In a statement, Meghan, 40, said the ruling was “a victory not just for me, but for anyone who has ever felt scared to stand up for what’s right.”

“While this win is precedent-setting, what matters most is that we are now collectively brave enough to reshape a tabloid industry that conditions people to be cruel, and profits from the lies and pain that they create,” she said.

Associated Newspapers disputed Meghan’s claim that she didn’t intend the letter to be seen by anyone but her father. They said correspondence between Meghan and her then-communications secretary, Jason Knauf, showed the duchess suspected her father might leak the letter to journalists and wrote it with that in mind.

The publisher also argued that the publication of the letter was part of Thomas Markle’s right to reply following a People magazine interview with five of Meghan’s friends alleging he was “cruelly cold-shouldering” his daughter in the run-up to her royal wedding.

But Vos said that the article, which the Mail on Sunday described as “sensational,” was “splashed as a new public revelation” rather than focusing on Thomas Markle’s response to negative media reports about him.

In their appeal, Associated Newspapers had also argued that Meghan made private information public by co-operating with Omid Scobie and Carolyn Durand, authors of “Finding Freedom,” a sympathetic book about her and Harry.

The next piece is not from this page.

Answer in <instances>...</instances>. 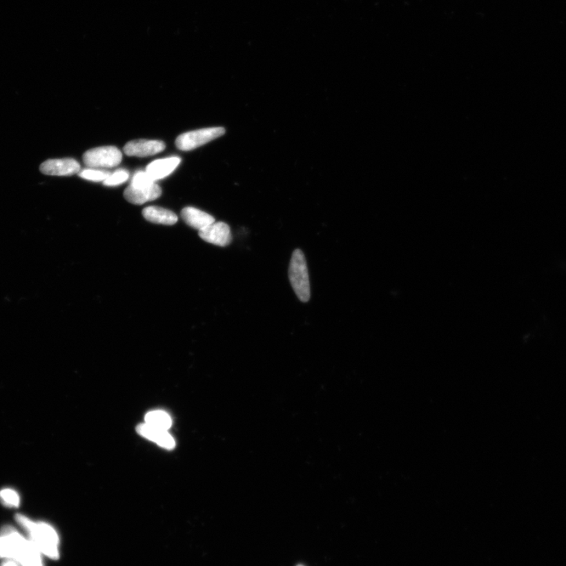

The duchess’ lawyers had previously denied that she or Harry collaborated with the authors. But Knauf said in evidence to the court that he gave the writers information, and discussed it with Harry and Meghan.

Knauf’s evidence, which hadn’t previously been disclosed, was a dramatic twist in the long-running case.

In response, Meghan apologised for misleading the court about the extent of her co-*operation with the book’s authors.